Saturday, November 3, 2012

The Death Penalty


Today I get to sit down with my overlong California absentee ballot, say goodbye to the ranks of the undecided, and make a commitment to something, which for me has always been difficult. As usual, most of these measures are, in the end, about taxes, but this year, there’s one about death: Proposition 34, which calls for the abolition of the death penalty in California.

I actually listened to a debate about this when I woke up in the wee hours and put the radio on this morning. A former prison warden, who thinks the death penalty is useless and expensive, wants us to vote “yes” on this measure; a district attorney, who wants a “no” vote, says the savings figures being touted by the proponents for abolition of the penalty are illusory and that the decision shouldn’t be about money: some criminals, like serial torture/murderers, are just so evil that we have to make them go away.

My feeling about the death penalty has always been that it’s useless, largely because it’s almost never used. For these evil people the DA was talking about, it’s years and years between the crime of which they’re convicted and the actual carrying out of the sentence. It gives lawyers something to do, the victims’ families have to be constantly reminded of what happened, and at the end, they basically get to watch the perpetrators go to sleep.

Years ago, I had the bad taste to come up with the idea that if the death penalty supporters really wanted a penalty that accomplished something as a deterrent, they should figure out a way to get the job done faster, and put the event on pay-per-view cable TV, with the revenues going to the victims’ families. But someone had even worse taste than me, if you can believe it. Someone actually produced one of those late-night-cable movies on the same theme. You may be pleased to know that I’ve forgotten its name.

But all that’s beside the point. I have long believed that being forced to spend the rest of one’s life in prison is much worse than death. True, the families whose lives the perpetrators have damaged through their crimes have to deal with the knowledge that those perpetrators remain on Earth, but at least those families have the option of filling their lives with other things. In prison, the perpetrators have to live with the consequences of their crimes every waking moment.

I have also long believed that what we need is a Devil’s Island, a place in the middle of the ocean somewhere to which these perpetrators can be sent, kind of like a civil version of Guantanamo, where they could be far removed from the rest of civil society. It doesn’t have to be as harsh as Guantanamo, but it would be really “away.”

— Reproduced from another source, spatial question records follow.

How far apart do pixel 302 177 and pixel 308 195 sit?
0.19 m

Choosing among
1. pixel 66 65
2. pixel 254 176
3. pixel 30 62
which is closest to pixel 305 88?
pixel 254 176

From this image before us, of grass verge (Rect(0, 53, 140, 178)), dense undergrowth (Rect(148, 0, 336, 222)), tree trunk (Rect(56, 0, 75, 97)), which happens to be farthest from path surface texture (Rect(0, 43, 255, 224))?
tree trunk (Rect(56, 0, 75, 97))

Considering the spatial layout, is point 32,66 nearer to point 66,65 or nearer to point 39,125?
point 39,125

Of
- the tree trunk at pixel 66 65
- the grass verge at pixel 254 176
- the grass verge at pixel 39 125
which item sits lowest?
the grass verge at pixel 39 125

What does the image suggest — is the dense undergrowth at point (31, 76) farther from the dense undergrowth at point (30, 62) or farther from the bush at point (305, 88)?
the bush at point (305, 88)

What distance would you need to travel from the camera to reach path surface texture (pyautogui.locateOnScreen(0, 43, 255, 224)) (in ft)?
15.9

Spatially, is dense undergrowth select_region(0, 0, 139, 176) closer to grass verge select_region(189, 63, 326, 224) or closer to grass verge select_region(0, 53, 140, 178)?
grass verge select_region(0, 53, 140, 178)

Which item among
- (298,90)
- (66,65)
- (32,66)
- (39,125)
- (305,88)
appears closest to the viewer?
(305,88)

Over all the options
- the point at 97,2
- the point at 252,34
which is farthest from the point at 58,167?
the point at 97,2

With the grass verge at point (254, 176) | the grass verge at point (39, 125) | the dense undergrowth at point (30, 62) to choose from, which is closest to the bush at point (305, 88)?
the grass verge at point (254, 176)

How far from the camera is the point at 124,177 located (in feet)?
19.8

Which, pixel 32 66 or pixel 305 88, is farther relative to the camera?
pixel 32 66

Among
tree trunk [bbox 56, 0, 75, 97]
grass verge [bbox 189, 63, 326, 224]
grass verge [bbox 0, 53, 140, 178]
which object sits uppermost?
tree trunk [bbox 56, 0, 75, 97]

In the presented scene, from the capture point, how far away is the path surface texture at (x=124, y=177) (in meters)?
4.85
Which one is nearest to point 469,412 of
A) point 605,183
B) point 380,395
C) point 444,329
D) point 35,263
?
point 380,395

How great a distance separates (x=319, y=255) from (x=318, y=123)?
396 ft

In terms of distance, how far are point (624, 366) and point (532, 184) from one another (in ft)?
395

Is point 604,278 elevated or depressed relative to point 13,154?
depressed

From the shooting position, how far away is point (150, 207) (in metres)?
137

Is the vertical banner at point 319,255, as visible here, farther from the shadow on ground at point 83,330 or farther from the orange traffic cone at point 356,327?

But I digress, as usual. There are two final issues. One, which has been much discussed in recent years, is that occasionally, the wrong individual is executed because of a dishonest prosecution, a feeble defense, or a wacky jury, or exculpatory evidence that surfaces too late.

And the other is that some of these hopelessly evil people the DA wants to make disappear may actually have at least the opportunity to repent of their crimes while they’re alive, in a place with no legal escape. Repentance usually involves suffering, which is sort of the point of prison in the first place, right?

Now that THAT's over, I'll move on to the other cheery propositions, like the one dealing with genetically modified foods.